### Objetivo
Reproduza fielmente o trecho do texto sobre Bolsonaro, começando em "Assim, Bolsonaro não" e seguindo até "um dado qualquer.".
---- Texto extraído
Na minha própria escuta de
pessoas nas periferias de São Paulo e na região do Xingu, no Pará, em
diferentes classes sociais e faixas etárias, escuto seguidamente uma variação
destas frases: “Ele é honesto porque ele diz o que pensa” ou “Ele não tem medo
de dizer a verdade”. Quando questiono o conteúdo do que Bolsonaro pensa, a
“verdade” de Bolsonaro, em geral aparece um sorriso divertido, meio carinhoso,
meio cúmplice: “Ele é meio exagerado, mas porque é um sincerão”.
Assim, Bolsonaro não seria
homofóbico ou misógino ou mesmo racista para aqueles que aderem a ele, mas um
“homem de bem” exercendo a “liberdade de expressão”.
Estes são os adjetivos que aparecem com frequência colados ao candidato de
extrema-direita por seus eleitores: “sincero”, “verdadeiro”, “autêntico”,
“honesto” e “politicamente incorreto” (este último também como um elogio).
Embora o conteúdo do que
Bolsonaro diz obviamente influencia no apoio do seu eleitorado, me parece que
ele é mais beneficiado pelo fenômeno que aqui estou chamando de autoverdade. O
ato de dizer “tudo” e o como diz o que diz parece ser mais importante do que o
conteúdo. A estética é decodificada como ética. Ou colocada no mesmo lugar. E
este não é um dado qualquer.
--------
---- Linhas armazenadas
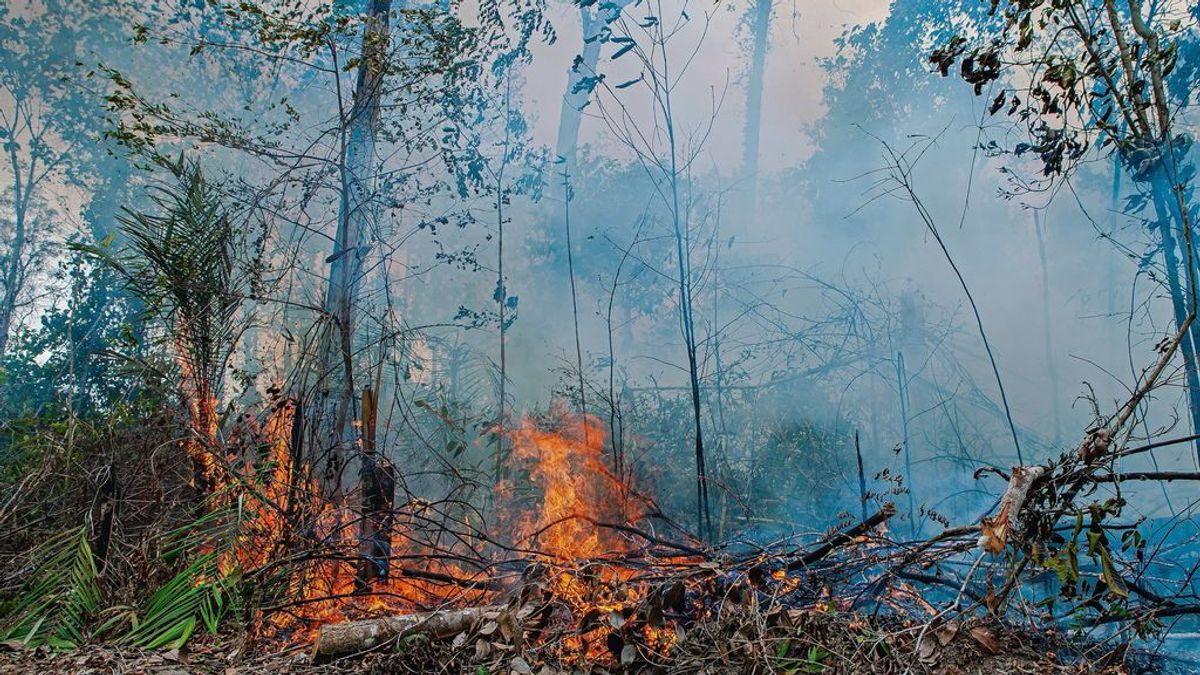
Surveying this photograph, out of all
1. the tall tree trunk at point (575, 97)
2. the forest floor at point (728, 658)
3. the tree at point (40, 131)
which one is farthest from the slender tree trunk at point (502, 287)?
--------
### Resposta
Assim, Bolsonaro não seria
homofóbico ou misógino ou mesmo racista para aqueles que aderem a ele, mas um
“homem de bem” exercendo a “liberdade de expressão”.
Estes são os adjetivos que aparecem com frequência colados ao candidato de
extrema-direita por seus eleitores: “sincero”, “verdadeiro”, “autêntico”,
“honesto” e “politicamente incorreto” (este último também como um elogio).
Embora o conteúdo do que
Bolsonaro diz obviamente influencia no apoio do seu eleitorado, me parece que
ele é mais beneficiado pelo fenômeno que aqui estou chamando de autoverdade. O
ato de dizer “tudo” e o como diz o que diz parece ser mais importante do que o
conteúdo. A estética é decodificada como ética. Ou colocada no mesmo lugar. E
este não é um dado qualquer.